I found a tip might be useful for PDF-XChange Editor Plus users to know, so I will share.
I frequently scan and capture books for digitization, trimming only the page numbers, using OCR to recognize the text, and using my custom script to check for page omissions and duplicates. This work is done by using OCR to recognize the characters and to check for page omissions or duplications. This process is based on the premise that the character recognition by OCR is absolutely reliable. However, I have found that when I specify a Western language such as English, German, or French as the OCR language for EOCR (FineReader), there are significant omissions, especially for single-digit numbers. In this case, when Japanese is specified as the OCR language, it is recognized correctly without any omissions.
In this forum, I have often reported issues that occurs with Japanese while it works correctly with Western languages, but this is a rare case of the opposite pattern. I believe that the idea of specifying Japanese is not likely to occur to Westerners. Incidentally, if you use the normal Tesseract OCR engine, which is not EOCR, it will works correctly even if you specify English as the OCR language. However, the Tesseract OCR engine is so slow that it is not practical.
Since the recognition rate varies depending on the font used, font size, trimming size, etc., a sample file is attached as an example.
- A blank PDF file of 100 pages in A4 size was created.
- Page numbers are specified at the top center of the header. The font is Times New Roman, the size is 10.0 pt, and the margins are 12.7 mm both top, bottom, left and right.
- Rasterized in monochrome, 600 dpi, CCITT Group 4.
The results show that Japanese is 100% accurate and English has 9 omissions and 5 misrecognitions, as shown in the page numbers below.
- Page number where the omission occurred :
1, 5, 7, 8, 9, 11, 15, 31, 51 - Page number where false recognition occurred :
22, 37, 67, 73, 76
As I mentioned above, if your OCR target is limited to numbers, I recommend you to set the OCR language to Japanese (Modern). For your information, there are two OCR languages: Japanese and Japanese (Modern).

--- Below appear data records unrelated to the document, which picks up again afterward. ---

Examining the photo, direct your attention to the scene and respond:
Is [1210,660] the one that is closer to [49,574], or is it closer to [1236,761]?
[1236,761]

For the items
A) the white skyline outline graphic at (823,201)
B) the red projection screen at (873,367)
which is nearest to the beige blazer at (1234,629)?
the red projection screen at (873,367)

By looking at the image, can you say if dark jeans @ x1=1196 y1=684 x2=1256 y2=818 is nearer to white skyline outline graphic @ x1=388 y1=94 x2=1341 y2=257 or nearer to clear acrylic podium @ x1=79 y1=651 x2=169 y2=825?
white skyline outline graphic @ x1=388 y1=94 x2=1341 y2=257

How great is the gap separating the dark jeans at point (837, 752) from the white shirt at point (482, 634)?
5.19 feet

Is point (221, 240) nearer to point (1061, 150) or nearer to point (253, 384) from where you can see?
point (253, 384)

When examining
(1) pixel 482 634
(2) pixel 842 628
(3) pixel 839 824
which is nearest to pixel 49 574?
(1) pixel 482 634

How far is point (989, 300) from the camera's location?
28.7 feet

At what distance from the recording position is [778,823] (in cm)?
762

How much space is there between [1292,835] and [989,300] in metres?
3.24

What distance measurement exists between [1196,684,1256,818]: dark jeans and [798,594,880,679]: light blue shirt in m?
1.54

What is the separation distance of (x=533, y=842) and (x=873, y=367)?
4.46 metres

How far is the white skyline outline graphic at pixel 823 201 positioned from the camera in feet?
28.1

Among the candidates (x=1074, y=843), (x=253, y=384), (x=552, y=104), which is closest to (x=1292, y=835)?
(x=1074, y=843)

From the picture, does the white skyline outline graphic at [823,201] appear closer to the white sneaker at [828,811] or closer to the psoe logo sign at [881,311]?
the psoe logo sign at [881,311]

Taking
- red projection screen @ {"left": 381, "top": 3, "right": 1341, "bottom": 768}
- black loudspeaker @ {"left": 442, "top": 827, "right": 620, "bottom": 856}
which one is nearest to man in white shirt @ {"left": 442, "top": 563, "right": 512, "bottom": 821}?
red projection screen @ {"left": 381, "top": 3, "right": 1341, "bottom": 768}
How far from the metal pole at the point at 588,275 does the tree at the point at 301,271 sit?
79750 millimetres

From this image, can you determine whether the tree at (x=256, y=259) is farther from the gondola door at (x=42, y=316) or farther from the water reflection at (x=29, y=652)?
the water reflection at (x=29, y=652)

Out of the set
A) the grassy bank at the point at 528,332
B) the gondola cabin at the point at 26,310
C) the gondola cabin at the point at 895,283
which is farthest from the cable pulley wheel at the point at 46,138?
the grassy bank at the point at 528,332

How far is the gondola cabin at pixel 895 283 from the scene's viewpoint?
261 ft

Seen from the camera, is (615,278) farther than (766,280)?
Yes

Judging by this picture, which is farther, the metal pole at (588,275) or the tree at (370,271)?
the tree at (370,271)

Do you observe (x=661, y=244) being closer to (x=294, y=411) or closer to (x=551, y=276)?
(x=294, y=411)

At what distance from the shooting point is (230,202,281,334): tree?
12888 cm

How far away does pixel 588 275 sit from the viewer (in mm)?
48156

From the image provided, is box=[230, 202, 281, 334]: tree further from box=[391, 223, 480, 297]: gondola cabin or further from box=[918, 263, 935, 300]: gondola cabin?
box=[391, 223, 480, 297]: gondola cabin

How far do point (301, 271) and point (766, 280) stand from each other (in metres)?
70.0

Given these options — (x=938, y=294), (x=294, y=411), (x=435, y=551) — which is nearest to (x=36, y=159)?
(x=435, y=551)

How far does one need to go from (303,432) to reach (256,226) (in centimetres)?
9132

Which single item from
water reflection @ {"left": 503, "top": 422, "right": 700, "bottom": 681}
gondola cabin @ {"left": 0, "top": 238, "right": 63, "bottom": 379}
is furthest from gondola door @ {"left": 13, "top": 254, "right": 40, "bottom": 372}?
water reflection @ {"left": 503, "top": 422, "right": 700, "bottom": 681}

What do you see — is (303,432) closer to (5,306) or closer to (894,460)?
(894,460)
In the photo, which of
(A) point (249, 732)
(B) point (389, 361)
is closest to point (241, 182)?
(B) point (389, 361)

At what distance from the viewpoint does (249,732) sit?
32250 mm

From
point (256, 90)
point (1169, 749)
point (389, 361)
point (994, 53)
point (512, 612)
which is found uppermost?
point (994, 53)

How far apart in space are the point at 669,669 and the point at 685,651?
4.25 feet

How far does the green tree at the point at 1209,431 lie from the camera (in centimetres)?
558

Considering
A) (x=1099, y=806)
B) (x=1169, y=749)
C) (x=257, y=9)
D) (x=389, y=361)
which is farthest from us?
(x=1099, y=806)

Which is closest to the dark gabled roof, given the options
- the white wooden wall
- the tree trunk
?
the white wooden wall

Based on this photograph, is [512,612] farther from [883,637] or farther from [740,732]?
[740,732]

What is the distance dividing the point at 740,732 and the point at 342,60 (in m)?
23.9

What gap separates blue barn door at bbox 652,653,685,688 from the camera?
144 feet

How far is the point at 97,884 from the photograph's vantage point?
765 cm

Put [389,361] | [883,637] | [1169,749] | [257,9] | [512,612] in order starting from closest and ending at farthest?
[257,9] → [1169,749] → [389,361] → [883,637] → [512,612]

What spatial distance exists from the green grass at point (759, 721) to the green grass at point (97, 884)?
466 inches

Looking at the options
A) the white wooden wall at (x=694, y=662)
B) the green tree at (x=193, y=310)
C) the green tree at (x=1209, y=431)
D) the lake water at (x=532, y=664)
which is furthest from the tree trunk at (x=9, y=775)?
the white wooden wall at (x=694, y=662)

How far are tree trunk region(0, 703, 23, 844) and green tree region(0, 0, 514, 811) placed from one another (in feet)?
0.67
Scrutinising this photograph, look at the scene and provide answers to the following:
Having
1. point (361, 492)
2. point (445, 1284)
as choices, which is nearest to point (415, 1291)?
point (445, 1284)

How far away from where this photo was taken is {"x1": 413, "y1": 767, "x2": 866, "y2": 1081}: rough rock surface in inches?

As I have posted in this forum before, I recommend Japanese (Modern), which has an improved dictionary.
https://forum.pdf-xchange.com/viewtopic.php?p=158219#p158219
Hoping that the above information will be of some help to you.
Best regards,
rakunavi
- PDF-XChange Editor Plus Version:9.3 build 361.0
- OS Version: Windows 10 Home/Pro 21H2 Build 19044.1706
- PC Model: Lenovo IdeaPad C340-15IWL / HP ProDesk 600G1